Layer 2 vs Layer 3: Switching vs Routing
The core distinction in networking: Layer 2 forwards frames within a network using MAC addresses (switching), while Layer 3 forwards packets between networks using IP addresses (routing). Nearly every device and protocol lives at one of these two layers.
Side by side
| Factor | Layer 2 | Layer 3 |
|---|---|---|
| Addresses | MAC addresses | IP addresses |
| Scope | Within one network | Between networks |
| Device | Switch | Router / L3 switch |
| Forwarding by | Frame → destination MAC | Packet → destination IP |
| Broadcast domains | One (per VLAN) | Separated |
The details that matter
Layer 2 is the local delivery layer — a switch reads destination MAC addresses and forwards frames to the right port within the same network. Layer 3 is the inter-network layer — a router reads destination IP addresses and forwards packets between different networks, choosing paths and separating broadcast domains. A packet keeps the same source/destination IP end to end (Layer 3), but its MAC addresses change at every hop (Layer 2). A Layer 3 switch does both — switching within VLANs and routing between them.
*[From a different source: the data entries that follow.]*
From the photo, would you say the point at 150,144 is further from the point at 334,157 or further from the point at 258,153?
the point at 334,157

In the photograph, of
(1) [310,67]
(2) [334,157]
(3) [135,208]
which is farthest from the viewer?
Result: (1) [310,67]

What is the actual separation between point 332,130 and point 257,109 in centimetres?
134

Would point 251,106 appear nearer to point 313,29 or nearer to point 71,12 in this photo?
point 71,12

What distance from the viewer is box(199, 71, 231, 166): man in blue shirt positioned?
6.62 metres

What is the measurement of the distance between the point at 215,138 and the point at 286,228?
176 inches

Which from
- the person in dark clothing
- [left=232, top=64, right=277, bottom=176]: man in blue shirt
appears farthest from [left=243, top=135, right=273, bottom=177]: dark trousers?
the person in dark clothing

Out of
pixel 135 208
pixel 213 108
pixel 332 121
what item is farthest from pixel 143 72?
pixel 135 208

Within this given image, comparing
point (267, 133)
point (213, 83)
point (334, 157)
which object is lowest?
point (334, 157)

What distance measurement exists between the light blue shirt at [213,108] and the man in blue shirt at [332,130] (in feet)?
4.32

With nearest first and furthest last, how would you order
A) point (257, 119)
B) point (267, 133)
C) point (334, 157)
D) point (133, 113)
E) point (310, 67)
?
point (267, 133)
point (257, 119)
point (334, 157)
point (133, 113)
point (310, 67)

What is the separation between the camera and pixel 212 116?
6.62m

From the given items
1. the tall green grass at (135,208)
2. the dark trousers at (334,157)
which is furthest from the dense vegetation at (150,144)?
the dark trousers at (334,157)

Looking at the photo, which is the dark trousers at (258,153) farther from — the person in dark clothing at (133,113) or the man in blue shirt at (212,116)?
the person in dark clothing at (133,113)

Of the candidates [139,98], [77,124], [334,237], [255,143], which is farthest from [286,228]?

This split is the backbone of the OSI model and a constant interview theme.
Frequently asked questions
What is the difference between Layer 2 and Layer 3?
Layer 2 forwards frames within a network using MAC addresses (switching); Layer 3 forwards packets between networks using IP addresses (routing) and separates broadcast domains.
Is a switch Layer 2 or Layer 3?
A standard switch is Layer 2; a multilayer (Layer 3) switch also routes between VLANs using IP addresses at hardware speed.
Do MAC and IP addresses both change as a packet travels?
The IP addresses stay the same end to end (Layer 3); the MAC addresses change at each hop (Layer 2) as the packet is re-framed for the next link.